── RECORDS FOR THE EXERCISE ──

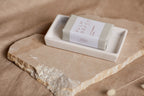 Palm Beach Collection Ceramic Tray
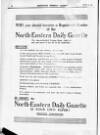 Northern Weekly Gazette Saturday 02 January 1932 Page 2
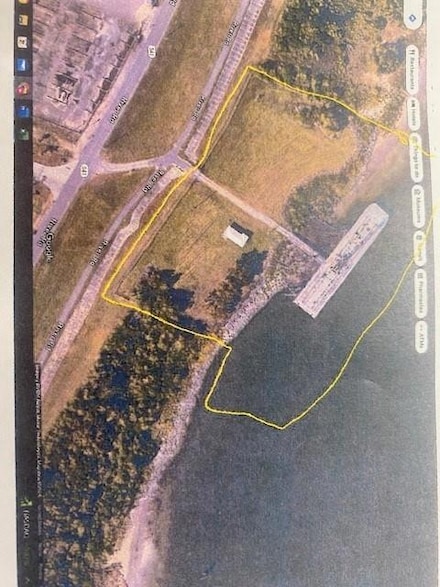 7260 River Rd, Westwego, LA 70094
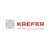 KAEFER RIP Serviços Industriais logo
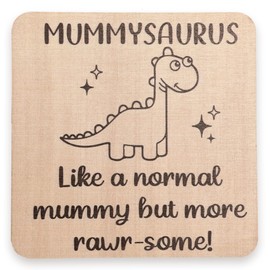 Gifts for Mum,Mum Gifts,Mummy Gifts,Best Mum Gifts,Mum, Mum Birthday Gifts,Gifts for Mum from Son,Mum Coaster,New Mum Gifts,Mother Gifts,Presents for Mum from Kids
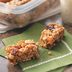 On-The-Go Granola Bars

───

- PROBLEM
All of the material above is to be retyped exactly, with no pictures included.

- ANSWER BELOW
 Palm Beach Collection Ceramic Tray
 Northern Weekly Gazette Saturday 02 January 1932 Page 2
 7260 River Rd, Westwego, LA 70094
 KAEFER RIP Serviços Industriais logo
 Gifts for Mum,Mum Gifts,Mummy Gifts,Best Mum Gifts,Mum, Mum Birthday Gifts,Gifts for Mum from Son,Mum Coaster,New Mum Gifts,Mother Gifts,Presents for Mum from Kids
 On-The-Go Granola Bars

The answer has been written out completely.